The Importance of Avatars
Wednesday, August 27th, 2008The offline experience
There is a feature of Mac OSX that’s fairly underrated: the usage of avatars throughout the system. The benefits of maintaining those small images are become apparent subtly:
That’s just a small area of my two-screen setup but probably the part I work with the most. I configured Adium that it displays rather my own avatars than the messenger’s ones. It got much easier to figure out who’s online without even glancing on the names.
Avatars online
Let’s take a look at the web… (at my favorite social app)
Okay, apparently the benefit of recognizing contacts without reading the actual name. People change their profile as often as it causes the application to list their profiles higher than others.
What’s the deal then?
Some pages extensively use avatars (taken from mashable)
Do you see the benefit? It certainly isn’t the one I stated. When picking avatars randomly users just can’t match them with their contacts, especially if their “friends” change them hourly.
But: many avatars (and icons) can improve the impressions a basically dark page leaves.

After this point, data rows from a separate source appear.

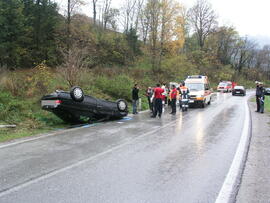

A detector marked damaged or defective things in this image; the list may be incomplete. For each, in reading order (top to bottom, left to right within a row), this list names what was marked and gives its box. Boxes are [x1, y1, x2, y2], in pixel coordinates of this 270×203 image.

overturned car [40, 86, 128, 123]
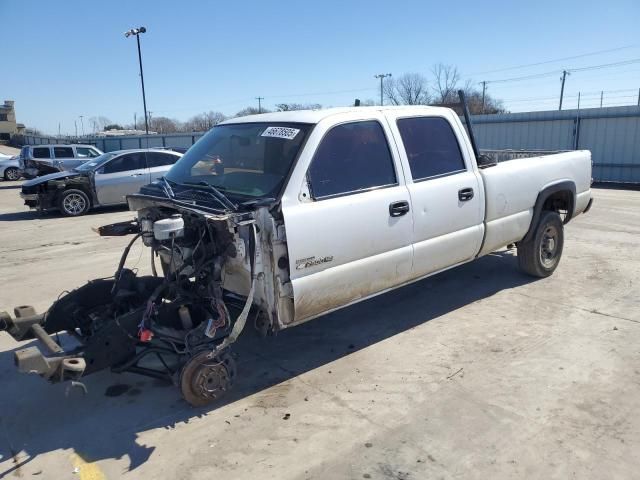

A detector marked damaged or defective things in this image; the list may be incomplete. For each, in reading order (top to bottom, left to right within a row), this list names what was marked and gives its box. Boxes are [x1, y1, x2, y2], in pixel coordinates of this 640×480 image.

detached tire [58, 188, 90, 217]
detached front wheel [58, 188, 90, 217]
detached front wheel [516, 210, 564, 278]
detached tire [516, 211, 564, 278]
damaged headlight area [0, 197, 262, 406]
wrecked front end [1, 191, 292, 404]
detached front wheel [179, 350, 236, 406]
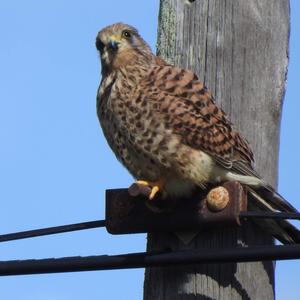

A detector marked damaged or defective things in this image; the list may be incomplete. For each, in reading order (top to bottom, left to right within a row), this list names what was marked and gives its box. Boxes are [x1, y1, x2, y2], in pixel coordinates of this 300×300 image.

rusty metal bracket [105, 180, 246, 234]
rusted bolt [206, 185, 230, 211]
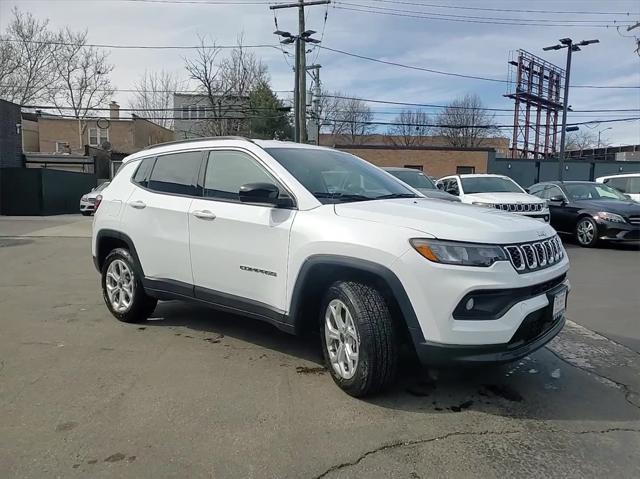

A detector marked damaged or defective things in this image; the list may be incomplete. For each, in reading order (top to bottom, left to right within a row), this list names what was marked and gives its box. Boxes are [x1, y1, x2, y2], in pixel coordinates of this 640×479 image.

cracked asphalt [0, 218, 636, 479]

Or just look at photo pages like flickR; nothing but user generated graphical elements.
To a much greater degree, the merit is rather a psychological one: To the user the site shown above makes the impression of vividness, showing the presence of a boatload of users, just waiting to get in touch. If there’s the opportunity to get your user’s (or friends’) avatars, use them to create a better experience on your desktop or even your social network.